Verbatim reproduction of the entries is required; images must be omitted.

BEGIN Source data

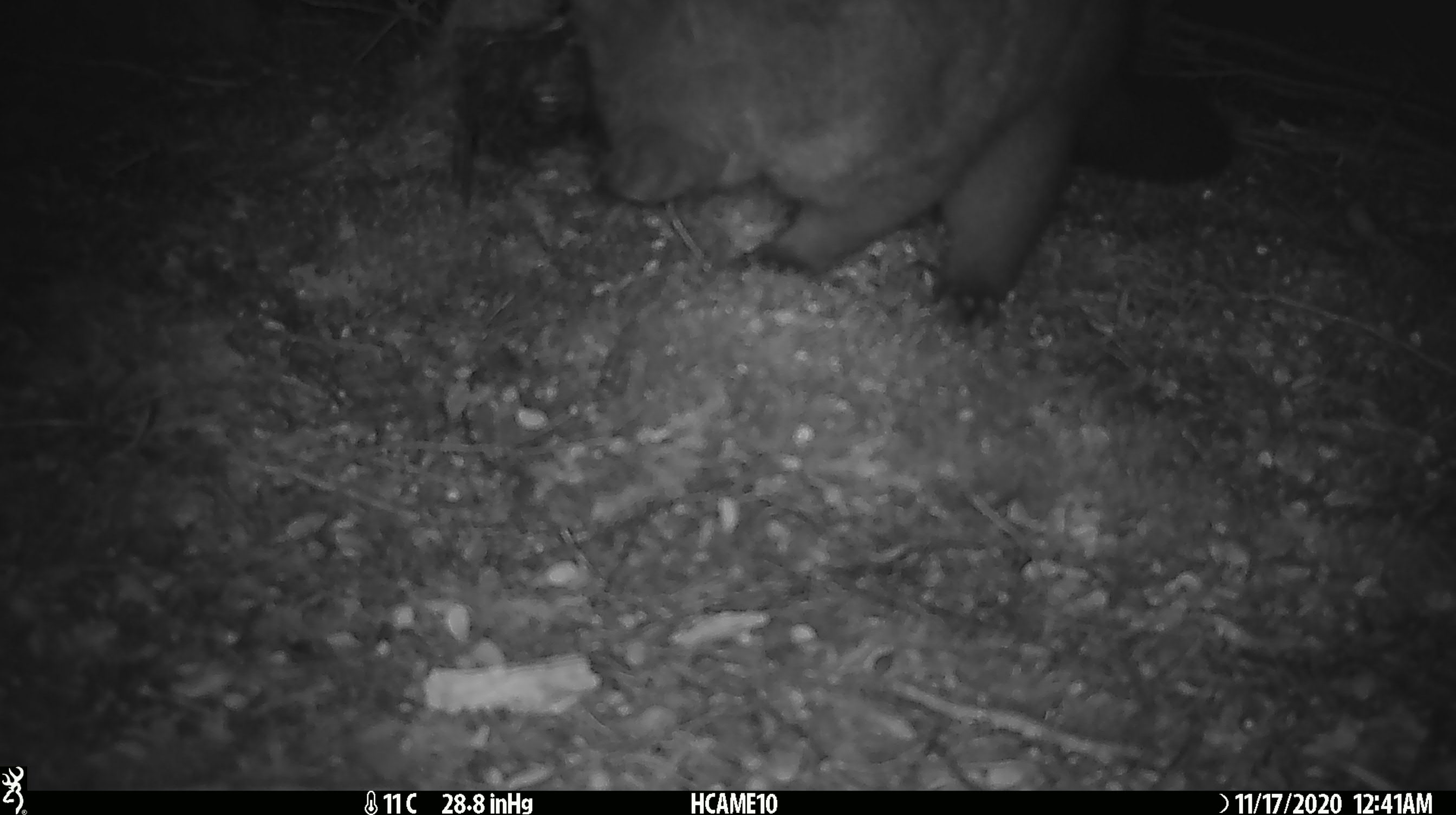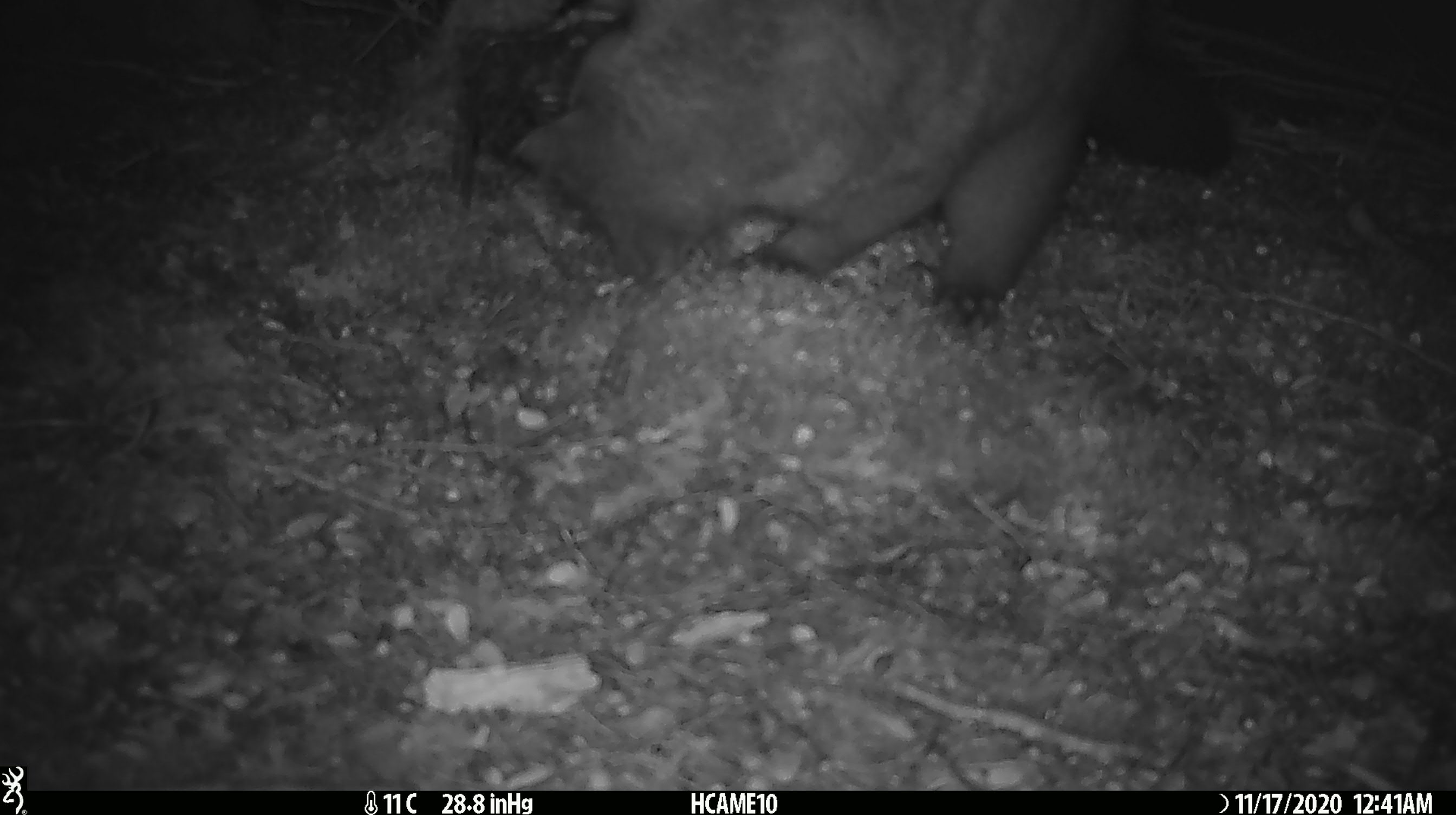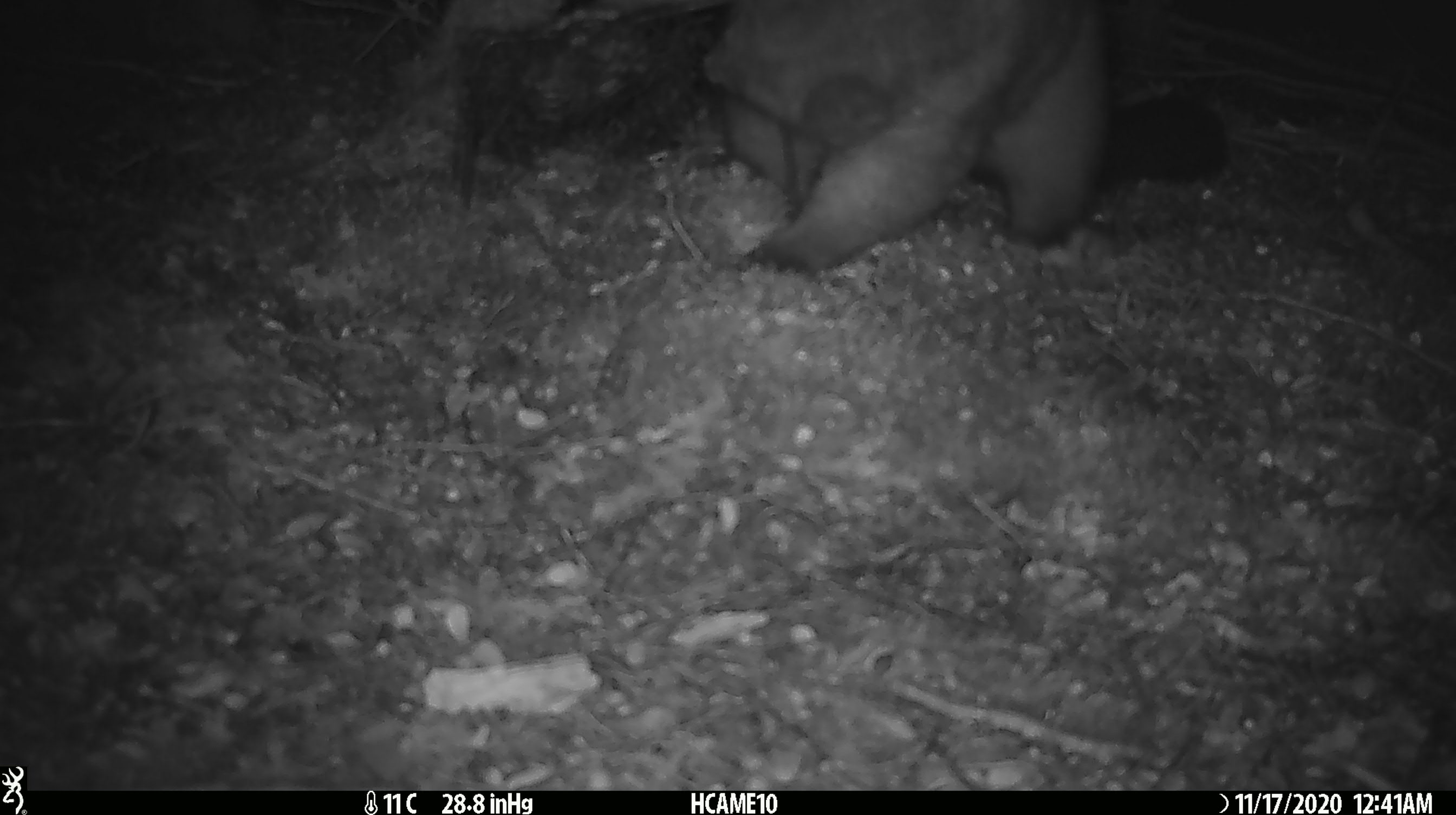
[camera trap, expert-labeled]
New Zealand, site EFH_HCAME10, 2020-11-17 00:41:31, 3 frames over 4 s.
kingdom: Animalia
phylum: Chordata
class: Mammalia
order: Diprotodontia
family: Phalangeridae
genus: Trichosurus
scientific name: Trichosurus vulpecula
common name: common brushtail possum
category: possum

END Source data

Reply to the exercise ▸
[camera trap, expert-labeled]
New Zealand, site EFH_HCAME10, 2020-11-17 00:41:31, 3 frames over 4 s.
kingdom: Animalia
phylum: Chordata
class: Mammalia
order: Diprotodontia
family: Phalangeridae
genus: Trichosurus
scientific name: Trichosurus vulpecula
common name: common brushtail possum
category: possum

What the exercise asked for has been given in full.